For those who refuse to tear up their crops, joint task forces of Interior Ministry, provincial and local authorities "will carry out enforcement," Ghani Amatzai said at a news conference.
"Will people be unhappy? Absolutely," replied the senior adviser when asked about the political difficulties in eliminating the crop, a key income source for tens of thousands of farmers and farm laborers, and for dealers believed associated with some Afghan warlords and other influential figures.
"Some are going to make $17,000 per jirib" if they harvest their opium, he said.
Initial funds for the buyout program would come from the Afghan administration, but additional financing was promised by Britain, the European Union and the United States, Ghani Amatzai said.
The government would also immediately institute a program of labor-intensive projects, especially on roads and irrigation systems, to help employ affected harvesters, he said.

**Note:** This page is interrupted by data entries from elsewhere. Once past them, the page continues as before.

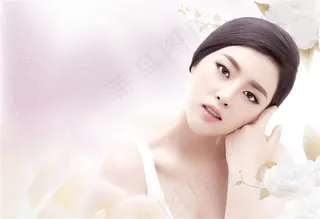 化妆品美女图片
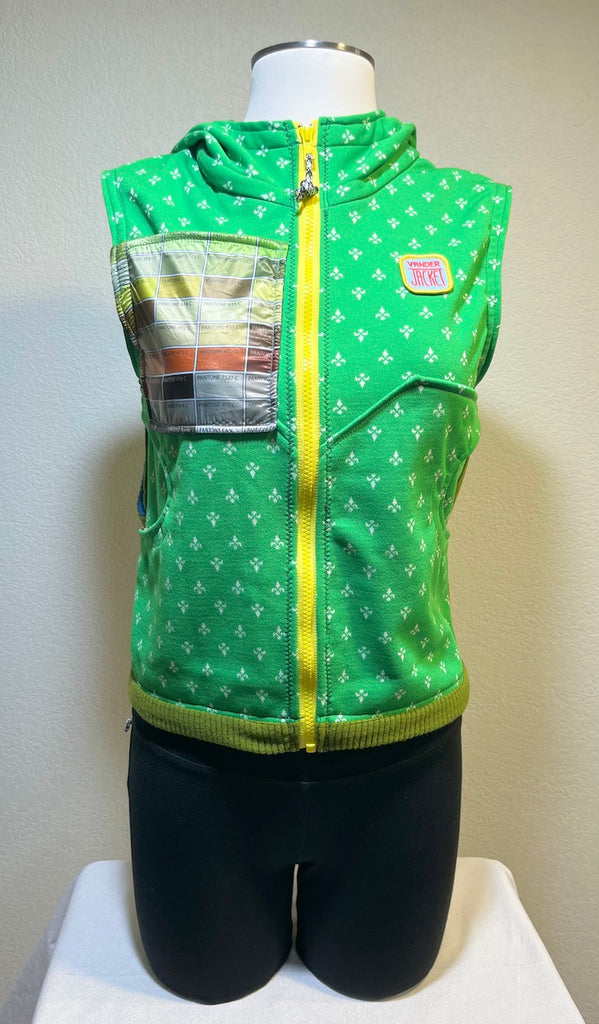 ORIGINAL 2324 VEST, Size XS - Vander Jacket | Handmade Eco-Friendly Garments Designed For Runners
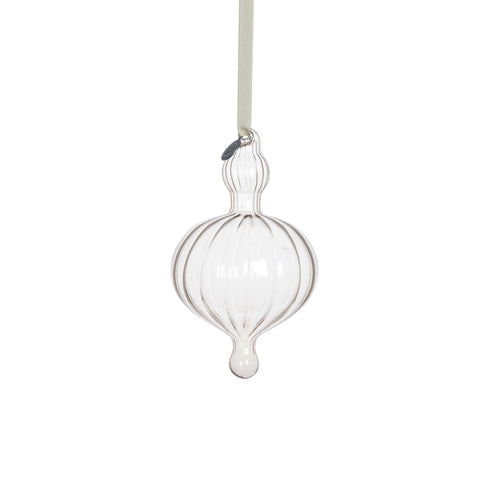 Glosille ornament H14,5 cm. leinen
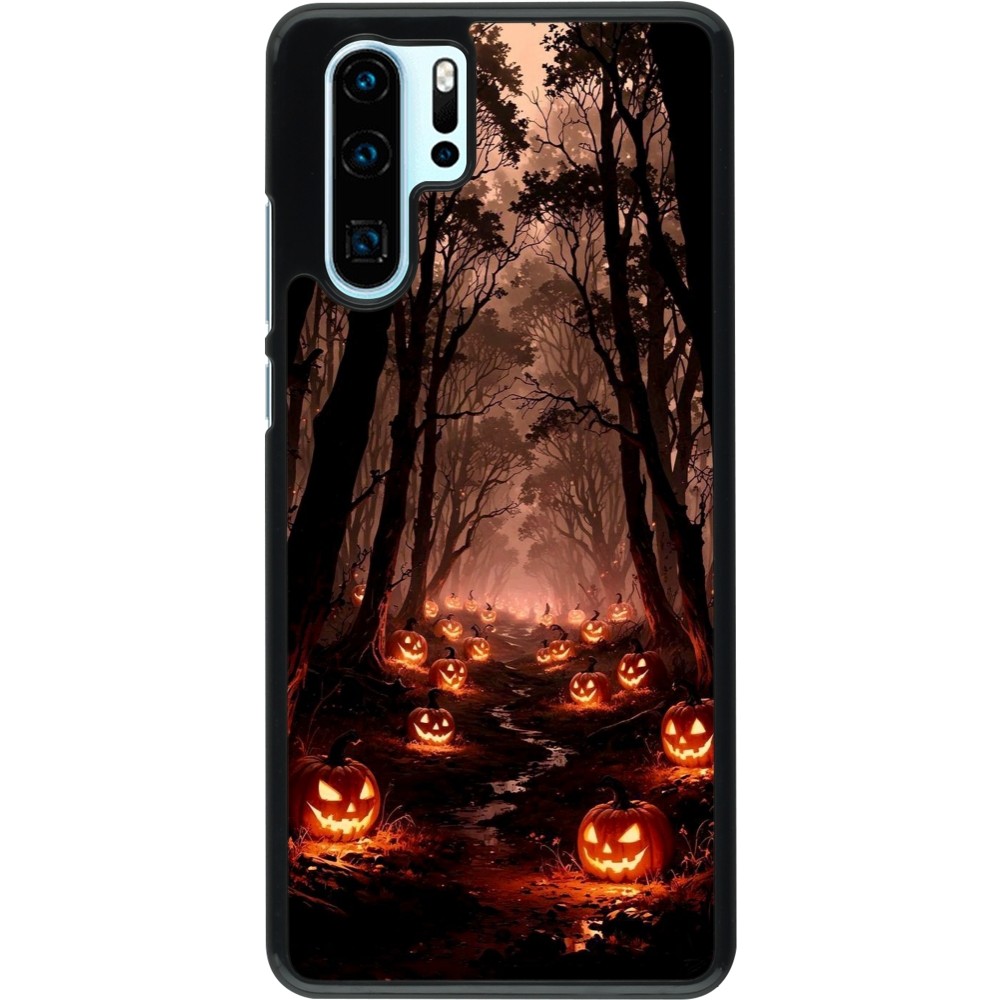 Coque Huawei P30 Pro - Halloween 2025 Road of Terrifying Pumpkins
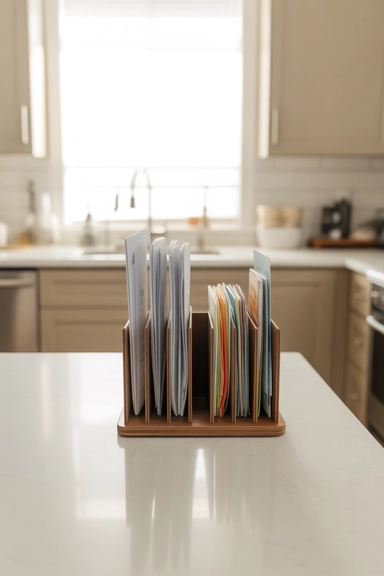 21 Smart Kitchen Counter Organization Ideas for Clear Surfaces 14 Countertop Mail Sorters That Stop Paper Spread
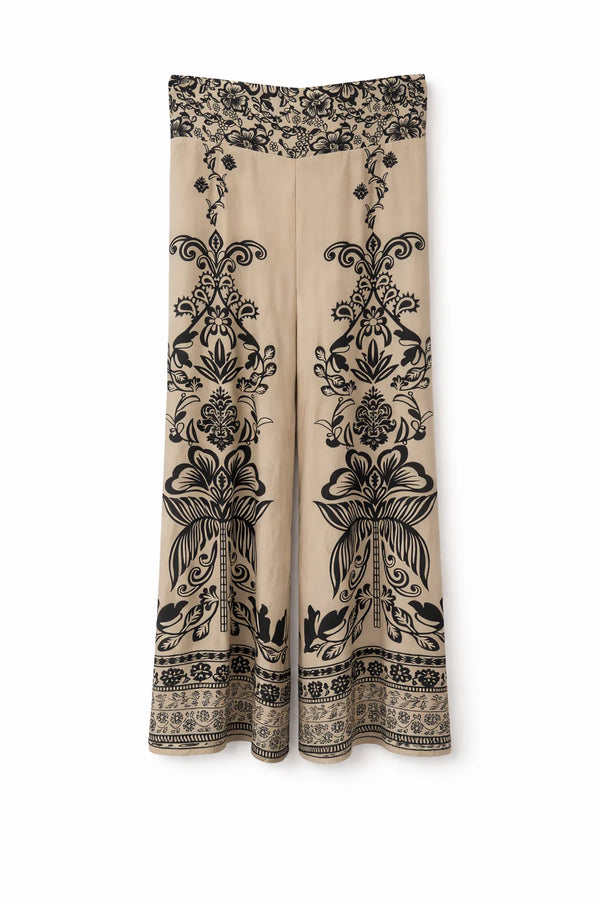 PANTALONE MODELLO PALAZZO IN FANTASIA - PAHIESA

Eradication by government agents would be a major logistical challenge for the weak interim Afghan administration; up to 177,000 acres of opium - the raw material for heroin - has been cultivated nationwide in past years.
A preliminary assessment by U.N. drug specialists found that this year's crop would rival those of the past in size. It would have to be done field to field by tractors, since Afghan officials say aerial herbicidal spraying is impractical.
Hamid Karzai, Afghanistan's interim leader, said his government is "determined to eradicate the current poppy crop."
"Continuation of drug cultivation and trafficking will endanger our ability to restore our good name and receive support as a legitimate partner of the international community," Karzai said.
His administration, encouraged by the U.N. Drug Control Program, had announced a ban on poppy cultivation in January, long after the seeds were in the ground.
Ghani Amatzai noted that the first harvests of opium would begin in about two weeks in Nangarhar province, east of Kabul, and in the southern province of Helmand, Afghanistan's biggest opium producer.
"We needed to act very quickly, so that the first crops would not be harvested," he said.
The government of the Islamic extremist Taliban, overthrown in a U.S.-led war last fall, had successfully banned poppy cultivation in 2000, eliminating an estimated 96 percent of the 2001 crop.
But when the hard-line Taliban government fell, farmers quickly planted poppy for the spring harvest, believing any new government would be too weak to enforce a ban.
Afghan farmers generally can earn 10 times more profit from an acre of opium than from an acre of wheat. And poppy requires less water in the long run, than other crops - a key consideration going into Afghanistan's fourth year of drought.
Farmers are locked into the poppy cycle in another way as well: Drug traffickers advanced loans to many of them for seed and supplies, and only a harvest would free them from the debt.